I love it when idioms come from literal origins, like the phrase “off the rails.” I’m sure you’ve heard it spoken or read it in a book somewhere. But if you weren’t sure what it meant, this quick breakdown will explain everything and even show you how to properly use it within a sentence.
Off the Rails Meaning Explained
When something or someone is described as “off the rails,” it means that they have deviated from what’s usually considered normal or expected for the situation. You can use this phrase to describe situations or individuals who have gone awry or lost control.
A great example is my books. I’m known as a Romantasy (Fantasy Romance) author, but I once took a moment to whip up a Thriller novel. I know, weird. It’s not what I normally write, but readers still loved it. However, many of my reviews said things like, “Candace has gone off the rails with this one! And I like it!”
But that’s a pretty mild example. It’s more commonly used in situations where someone deviates so far from the plan or does something so out of character that it shocks everyone involved.
Origin of Off the Rails
To get to the roots of the phrase “off the rails,” you have to go back to the 1800s and the world of rail transportation, aka trains. When a train goes off the rails or is “derailed,” it veers off its intended track, leading to accidents, delays or general chaos.
Over the years, it just worked its way through the English language as an idiom, and here we are!
Using It in Different Tenses
“Off the rails” is actually a versatile expression that you can use in several tenses to describe different stages of chaos or deviation.
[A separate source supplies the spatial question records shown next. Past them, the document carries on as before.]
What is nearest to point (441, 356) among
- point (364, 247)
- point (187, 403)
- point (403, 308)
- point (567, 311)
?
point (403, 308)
- Go off the rails: Used in the simple present or future tense to describe a situation or person currently straying from the norm or expected to do so in the future. “If we don’t stick to our budget, this project will go off the rails.”
- Gone off the rails: This is the present perfect tense form used to describe a situation or person that’s already deviated and lost control. “Ever since he lost his job, he’s gone off the rails.”
- Going off the rails: The present continuous tense version is meant to describe someone or something dramatically moving away from the situation at hand. “The party started calmly, but it’s going off the rails now that everyone’s dancing on the tables.”
What’s Another Word for Off the Rails?
- Out of control
- Go bananas
Off the Rails Examples in a Sentence
- The co-author project went off the rails when we started working on our own ideas and not working as a team.
- Candace’s life seemed to be going off the rails after a series of unfortunate events that never seemed to end.
- The once-peaceful protest quickly went off the rails and turned into a riot in the downtown area, so police had to step in and instill order.
- Dave was a model employee until he suddenly went off the rails and started showing up late every day and not wearing his uniform.
- The Zoom meeting was productive at first, but it quickly went off the rails when people started arguing over minor details, and no one could get a word in.
Stay on the Rails
Sometimes it’s okay to go off the rails, expand your horizons, and try something new. But, for the most part, this expression is used when someone or something has deviated, not just unexpectedly but in an unwanted way.